Принц же, беспрестанно помышляя о Нака-но кими, впал в совершенное уныние.

– Если есть где-нибудь особа, к которой стремятся ваши думы, – снова и снова говорила ему Государыня, – привезите ее в столицу и создайте ей положение, сообразное ее званию. Тогда вам не о чем будет беспокоиться. Государь изволит возлагать на вас большие надежды, и если о вас станут дурно говорить…

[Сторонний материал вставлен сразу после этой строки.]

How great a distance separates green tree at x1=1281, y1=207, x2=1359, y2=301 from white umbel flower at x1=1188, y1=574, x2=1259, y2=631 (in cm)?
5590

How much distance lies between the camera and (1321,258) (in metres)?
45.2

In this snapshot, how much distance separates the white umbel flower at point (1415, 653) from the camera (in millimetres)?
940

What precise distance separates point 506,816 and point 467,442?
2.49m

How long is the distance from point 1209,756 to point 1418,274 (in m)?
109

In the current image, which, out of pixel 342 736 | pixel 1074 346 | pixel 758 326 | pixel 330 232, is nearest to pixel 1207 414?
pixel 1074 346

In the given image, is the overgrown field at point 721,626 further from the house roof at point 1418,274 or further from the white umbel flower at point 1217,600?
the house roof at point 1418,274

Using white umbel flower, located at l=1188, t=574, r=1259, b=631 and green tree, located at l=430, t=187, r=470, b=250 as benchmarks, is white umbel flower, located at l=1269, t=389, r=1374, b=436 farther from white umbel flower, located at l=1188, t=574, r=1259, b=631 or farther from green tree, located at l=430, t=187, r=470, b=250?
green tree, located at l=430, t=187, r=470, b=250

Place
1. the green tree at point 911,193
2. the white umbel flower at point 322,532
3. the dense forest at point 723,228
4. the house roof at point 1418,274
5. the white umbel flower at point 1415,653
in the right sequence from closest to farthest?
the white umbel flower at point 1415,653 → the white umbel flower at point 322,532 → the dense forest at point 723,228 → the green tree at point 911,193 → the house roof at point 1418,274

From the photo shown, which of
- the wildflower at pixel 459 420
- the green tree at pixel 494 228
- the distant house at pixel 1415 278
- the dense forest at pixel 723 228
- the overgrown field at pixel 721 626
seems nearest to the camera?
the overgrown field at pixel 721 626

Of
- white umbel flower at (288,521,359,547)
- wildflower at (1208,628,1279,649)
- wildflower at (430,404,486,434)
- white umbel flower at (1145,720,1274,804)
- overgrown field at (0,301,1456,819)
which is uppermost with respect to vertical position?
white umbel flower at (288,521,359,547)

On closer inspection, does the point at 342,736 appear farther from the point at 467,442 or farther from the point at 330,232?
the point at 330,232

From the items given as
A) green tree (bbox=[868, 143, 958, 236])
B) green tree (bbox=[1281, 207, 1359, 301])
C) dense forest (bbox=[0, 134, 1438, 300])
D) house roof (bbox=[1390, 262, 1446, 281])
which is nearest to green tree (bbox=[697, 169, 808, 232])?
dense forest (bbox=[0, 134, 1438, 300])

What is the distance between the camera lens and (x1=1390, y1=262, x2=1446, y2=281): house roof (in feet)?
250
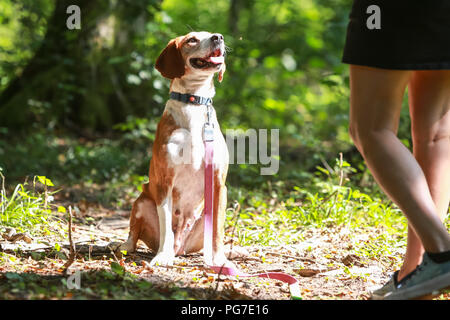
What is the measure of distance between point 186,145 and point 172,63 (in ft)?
1.73

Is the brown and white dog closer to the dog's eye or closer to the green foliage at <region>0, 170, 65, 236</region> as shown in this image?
the dog's eye

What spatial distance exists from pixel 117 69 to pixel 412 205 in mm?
7170

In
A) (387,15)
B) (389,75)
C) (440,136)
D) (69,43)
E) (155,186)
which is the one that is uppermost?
(69,43)

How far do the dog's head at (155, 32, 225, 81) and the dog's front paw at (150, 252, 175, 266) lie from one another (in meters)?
1.11

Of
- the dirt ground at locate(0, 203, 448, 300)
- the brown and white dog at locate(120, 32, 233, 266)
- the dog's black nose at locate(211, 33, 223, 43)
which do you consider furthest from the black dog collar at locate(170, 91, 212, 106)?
the dirt ground at locate(0, 203, 448, 300)

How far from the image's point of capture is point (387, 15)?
227 cm

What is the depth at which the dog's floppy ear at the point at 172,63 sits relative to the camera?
328 cm

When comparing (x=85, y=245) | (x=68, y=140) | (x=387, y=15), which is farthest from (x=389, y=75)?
(x=68, y=140)

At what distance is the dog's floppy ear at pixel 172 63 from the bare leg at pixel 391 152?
1.25 m

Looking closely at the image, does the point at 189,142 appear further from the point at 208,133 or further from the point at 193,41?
the point at 193,41

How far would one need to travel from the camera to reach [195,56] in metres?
3.26

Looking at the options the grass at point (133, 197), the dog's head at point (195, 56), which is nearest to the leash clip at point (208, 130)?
the dog's head at point (195, 56)

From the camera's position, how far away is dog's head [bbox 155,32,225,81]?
3.24m
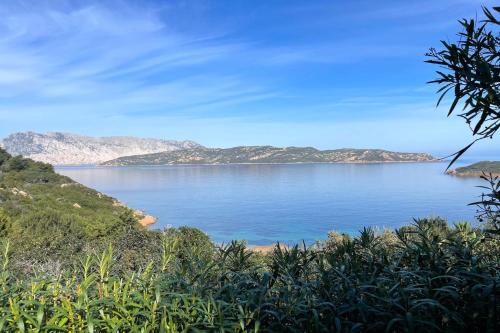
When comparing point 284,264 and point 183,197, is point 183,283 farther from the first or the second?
point 183,197

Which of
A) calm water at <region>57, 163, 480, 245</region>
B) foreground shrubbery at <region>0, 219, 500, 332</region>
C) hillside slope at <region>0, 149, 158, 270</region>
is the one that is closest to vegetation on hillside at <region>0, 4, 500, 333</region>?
foreground shrubbery at <region>0, 219, 500, 332</region>

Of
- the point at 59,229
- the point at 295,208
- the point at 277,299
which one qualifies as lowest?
the point at 295,208

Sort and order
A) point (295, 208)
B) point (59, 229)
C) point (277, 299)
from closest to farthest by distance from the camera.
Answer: point (277, 299), point (59, 229), point (295, 208)

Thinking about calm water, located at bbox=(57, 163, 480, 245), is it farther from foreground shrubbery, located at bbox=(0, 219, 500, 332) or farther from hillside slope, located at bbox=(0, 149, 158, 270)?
foreground shrubbery, located at bbox=(0, 219, 500, 332)

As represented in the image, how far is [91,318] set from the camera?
2.00m

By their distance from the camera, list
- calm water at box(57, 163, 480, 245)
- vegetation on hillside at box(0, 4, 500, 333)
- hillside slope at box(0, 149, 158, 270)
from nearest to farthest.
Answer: vegetation on hillside at box(0, 4, 500, 333)
hillside slope at box(0, 149, 158, 270)
calm water at box(57, 163, 480, 245)

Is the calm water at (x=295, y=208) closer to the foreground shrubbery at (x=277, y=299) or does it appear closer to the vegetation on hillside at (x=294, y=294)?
the vegetation on hillside at (x=294, y=294)

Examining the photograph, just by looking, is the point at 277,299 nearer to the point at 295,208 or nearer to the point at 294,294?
the point at 294,294

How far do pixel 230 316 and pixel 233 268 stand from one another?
798 mm

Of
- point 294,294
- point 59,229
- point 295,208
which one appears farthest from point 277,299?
point 295,208

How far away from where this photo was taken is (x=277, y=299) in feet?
7.97

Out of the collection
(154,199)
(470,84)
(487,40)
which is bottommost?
(154,199)

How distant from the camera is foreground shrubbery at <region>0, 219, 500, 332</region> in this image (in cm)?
210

Однажды в тихий дождливый день принц Хёбукё зашел к Первой принцессе. В покоях было безлюдно, а сама принцесса рассматривала свитки с картинками. Принц беседовал с ней через занавес.

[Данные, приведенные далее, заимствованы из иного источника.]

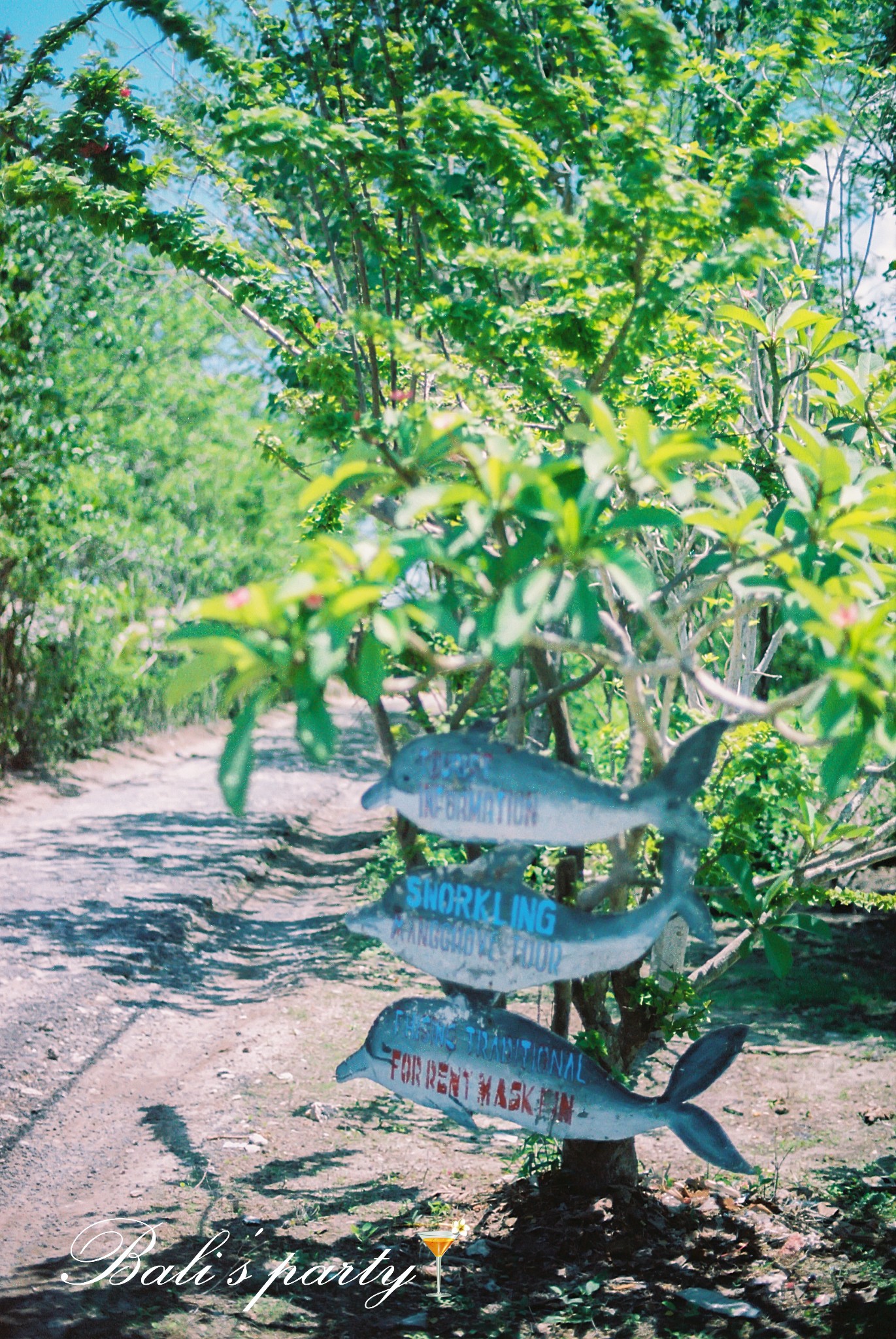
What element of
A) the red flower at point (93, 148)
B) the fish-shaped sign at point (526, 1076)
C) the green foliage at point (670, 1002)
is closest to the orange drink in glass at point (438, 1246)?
the fish-shaped sign at point (526, 1076)

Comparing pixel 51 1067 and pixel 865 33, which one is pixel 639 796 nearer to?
pixel 51 1067

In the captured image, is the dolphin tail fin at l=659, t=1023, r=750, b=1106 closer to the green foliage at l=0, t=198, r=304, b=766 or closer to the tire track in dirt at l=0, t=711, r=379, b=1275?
the tire track in dirt at l=0, t=711, r=379, b=1275

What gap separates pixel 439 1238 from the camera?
2984 millimetres

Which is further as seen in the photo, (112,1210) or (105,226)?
(105,226)

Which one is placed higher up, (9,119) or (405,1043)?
(9,119)

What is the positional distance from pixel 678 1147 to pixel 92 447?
8.35 meters

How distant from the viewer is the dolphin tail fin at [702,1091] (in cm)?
296

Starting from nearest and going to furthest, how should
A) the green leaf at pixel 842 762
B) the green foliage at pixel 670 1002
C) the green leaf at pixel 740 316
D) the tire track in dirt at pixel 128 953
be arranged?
1. the green leaf at pixel 842 762
2. the green leaf at pixel 740 316
3. the green foliage at pixel 670 1002
4. the tire track in dirt at pixel 128 953

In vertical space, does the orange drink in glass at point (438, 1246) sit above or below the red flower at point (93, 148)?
below

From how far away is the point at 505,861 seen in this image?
2797mm

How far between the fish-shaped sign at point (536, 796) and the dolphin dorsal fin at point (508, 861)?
0.63 feet

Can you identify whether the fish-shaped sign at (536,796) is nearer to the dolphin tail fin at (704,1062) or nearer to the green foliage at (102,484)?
the dolphin tail fin at (704,1062)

Принцесса отличалась необычайным благородством и вместе с тем была кротка и мягкосердечна. Принц всегда считал, что прекраснее ее нет на свете. «Кто может сравниться с ней? – думал он. – Разве что дочь государя Рэйдзэй? Она любимица отца и, говорят, очень хороша собой. Жаль, что я не имею возможности убедиться в этом собственными глазами. Впрочем, обитательница горной хижины так благородна и прелестна, что вряд ли уступит им обеим». Печаль сжала его сердце, и, чтобы немного утешиться, он принялся рассматривать разбросанные перед принцессой свитки с картинками. Это были так называемые «картины из жизни женских покоев», выполненные с большим вкусом. Художник постарался запечатлеть на бумаге все, что почему-либо привлекло его внимание, – влюбленных юношей, живописные горные усадьбы. Многие картины пробудили в сердце принца томительные воспоминания. «Хорошо бы послать их в Удзи, – подумал он. – Может быть, принцесса согласится одолжить мне хотя бы некоторые?»

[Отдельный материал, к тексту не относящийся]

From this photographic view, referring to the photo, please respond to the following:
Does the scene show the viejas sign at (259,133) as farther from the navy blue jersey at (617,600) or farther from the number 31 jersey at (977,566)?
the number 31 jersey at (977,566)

На одном из свитков были изображены события из жизни Пятого сына Аривара, имевшего звание тюдзё.[9] Принцу попалась на глаза сцена обучения младшей сестры игре на кото, а именно то место, где говорится: «Неужели кому-то чужому…» (430), и он – кто знает, из каких побуждений? – пододвинулся поближе к стоящему перед принцессой занавесу и тихонько сказал:

– Вот видите, в древние времена сестры не прятались от своих братьев. А вы обращаетесь со мной словно с чужим…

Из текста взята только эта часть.